Copy everything from the start of the rows down to the line containing "the dark rock at (190,429), the", substituting "nearest" for "closest" and changing nothing else. Leave the pictures out.

Saved data entries
= = = =

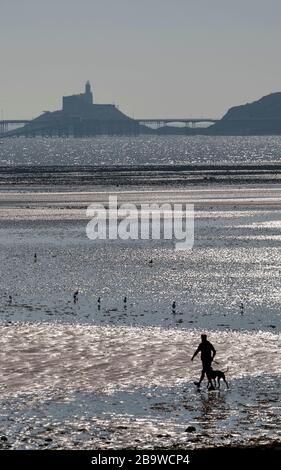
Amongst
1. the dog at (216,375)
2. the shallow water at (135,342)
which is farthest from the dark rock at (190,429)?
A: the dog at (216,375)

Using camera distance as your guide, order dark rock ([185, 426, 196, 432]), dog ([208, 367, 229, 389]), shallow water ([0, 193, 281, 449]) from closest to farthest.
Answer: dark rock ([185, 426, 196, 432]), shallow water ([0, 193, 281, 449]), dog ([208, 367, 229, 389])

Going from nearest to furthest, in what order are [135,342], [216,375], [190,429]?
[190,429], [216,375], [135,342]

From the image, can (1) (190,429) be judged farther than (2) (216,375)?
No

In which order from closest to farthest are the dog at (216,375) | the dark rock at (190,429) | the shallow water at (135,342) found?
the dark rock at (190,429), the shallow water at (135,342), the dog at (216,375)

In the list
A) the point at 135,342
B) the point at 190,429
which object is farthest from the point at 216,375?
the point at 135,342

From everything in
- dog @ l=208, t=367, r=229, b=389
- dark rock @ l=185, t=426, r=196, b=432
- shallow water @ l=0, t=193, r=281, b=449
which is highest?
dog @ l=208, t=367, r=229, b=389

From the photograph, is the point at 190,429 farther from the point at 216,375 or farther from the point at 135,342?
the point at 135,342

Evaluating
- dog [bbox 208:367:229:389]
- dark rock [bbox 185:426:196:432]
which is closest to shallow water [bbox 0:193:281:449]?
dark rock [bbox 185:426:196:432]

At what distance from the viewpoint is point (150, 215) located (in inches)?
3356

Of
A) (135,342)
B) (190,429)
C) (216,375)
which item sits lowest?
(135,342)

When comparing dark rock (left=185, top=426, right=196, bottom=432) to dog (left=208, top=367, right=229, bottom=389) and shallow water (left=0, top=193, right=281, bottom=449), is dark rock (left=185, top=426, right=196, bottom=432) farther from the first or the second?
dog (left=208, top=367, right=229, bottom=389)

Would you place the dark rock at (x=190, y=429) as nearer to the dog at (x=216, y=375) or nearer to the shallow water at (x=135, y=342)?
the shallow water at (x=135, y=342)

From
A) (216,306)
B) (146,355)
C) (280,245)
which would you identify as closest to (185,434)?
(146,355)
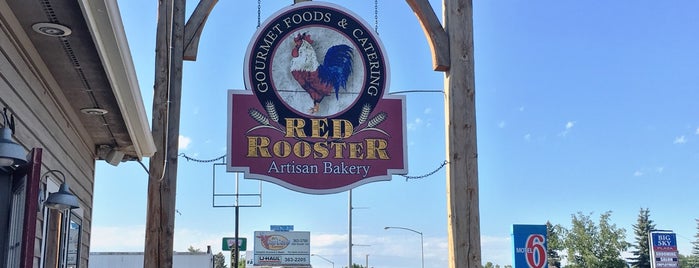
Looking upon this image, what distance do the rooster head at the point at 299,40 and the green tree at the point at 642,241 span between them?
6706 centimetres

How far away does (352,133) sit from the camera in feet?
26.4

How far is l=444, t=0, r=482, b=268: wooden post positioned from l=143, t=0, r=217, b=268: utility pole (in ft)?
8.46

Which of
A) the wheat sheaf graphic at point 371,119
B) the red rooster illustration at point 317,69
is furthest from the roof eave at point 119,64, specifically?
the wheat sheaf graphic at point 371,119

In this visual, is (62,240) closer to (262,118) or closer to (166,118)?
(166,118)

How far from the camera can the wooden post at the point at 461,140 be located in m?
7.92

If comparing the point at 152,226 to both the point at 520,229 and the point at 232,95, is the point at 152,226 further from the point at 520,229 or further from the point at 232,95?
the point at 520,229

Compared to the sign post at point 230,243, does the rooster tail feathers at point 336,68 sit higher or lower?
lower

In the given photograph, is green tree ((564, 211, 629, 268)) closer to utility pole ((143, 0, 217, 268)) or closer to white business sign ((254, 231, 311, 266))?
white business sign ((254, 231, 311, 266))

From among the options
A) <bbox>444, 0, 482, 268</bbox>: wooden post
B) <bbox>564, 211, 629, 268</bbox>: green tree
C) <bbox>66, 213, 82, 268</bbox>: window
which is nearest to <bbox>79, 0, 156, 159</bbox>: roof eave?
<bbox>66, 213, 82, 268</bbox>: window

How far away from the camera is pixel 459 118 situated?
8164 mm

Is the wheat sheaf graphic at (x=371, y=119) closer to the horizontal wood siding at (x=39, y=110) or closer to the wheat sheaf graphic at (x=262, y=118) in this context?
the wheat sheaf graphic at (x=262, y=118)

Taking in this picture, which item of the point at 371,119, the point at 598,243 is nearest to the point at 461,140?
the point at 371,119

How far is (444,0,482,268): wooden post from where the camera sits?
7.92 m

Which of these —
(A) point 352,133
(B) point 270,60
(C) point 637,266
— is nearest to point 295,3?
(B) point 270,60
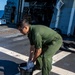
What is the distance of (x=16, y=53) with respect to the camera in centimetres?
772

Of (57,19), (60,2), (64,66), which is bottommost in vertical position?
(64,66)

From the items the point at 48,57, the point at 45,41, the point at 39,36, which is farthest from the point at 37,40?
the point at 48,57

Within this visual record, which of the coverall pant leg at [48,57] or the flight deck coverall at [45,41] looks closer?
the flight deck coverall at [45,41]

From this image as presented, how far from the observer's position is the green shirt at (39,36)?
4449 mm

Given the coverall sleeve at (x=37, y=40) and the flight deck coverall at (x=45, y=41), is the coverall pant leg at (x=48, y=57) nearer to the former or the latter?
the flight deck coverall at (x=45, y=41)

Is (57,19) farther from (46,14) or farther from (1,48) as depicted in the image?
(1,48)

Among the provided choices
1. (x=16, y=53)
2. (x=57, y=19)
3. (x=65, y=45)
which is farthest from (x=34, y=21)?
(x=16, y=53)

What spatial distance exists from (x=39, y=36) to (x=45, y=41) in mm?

= = = =

EXERCISE RESPONSE |
Amongst
1. the dog at (216,375)
2. the shallow water at (135,342)
which is farthest from the dark rock at (190,429)?
A: the dog at (216,375)

Using camera distance as your guide, order dark rock ([185, 426, 196, 432]), dog ([208, 367, 229, 389]), shallow water ([0, 193, 281, 449]) from nearest to farthest.
Answer: dark rock ([185, 426, 196, 432]), shallow water ([0, 193, 281, 449]), dog ([208, 367, 229, 389])

Going from nearest to furthest, in what order are [135,342], [216,375], [190,429]?
[190,429], [216,375], [135,342]

From the image, can (1) (190,429) be judged farther than (2) (216,375)?
No

In which order from nearest to farthest are the dog at (216,375) | the dark rock at (190,429) | the shallow water at (135,342) found?
the dark rock at (190,429), the shallow water at (135,342), the dog at (216,375)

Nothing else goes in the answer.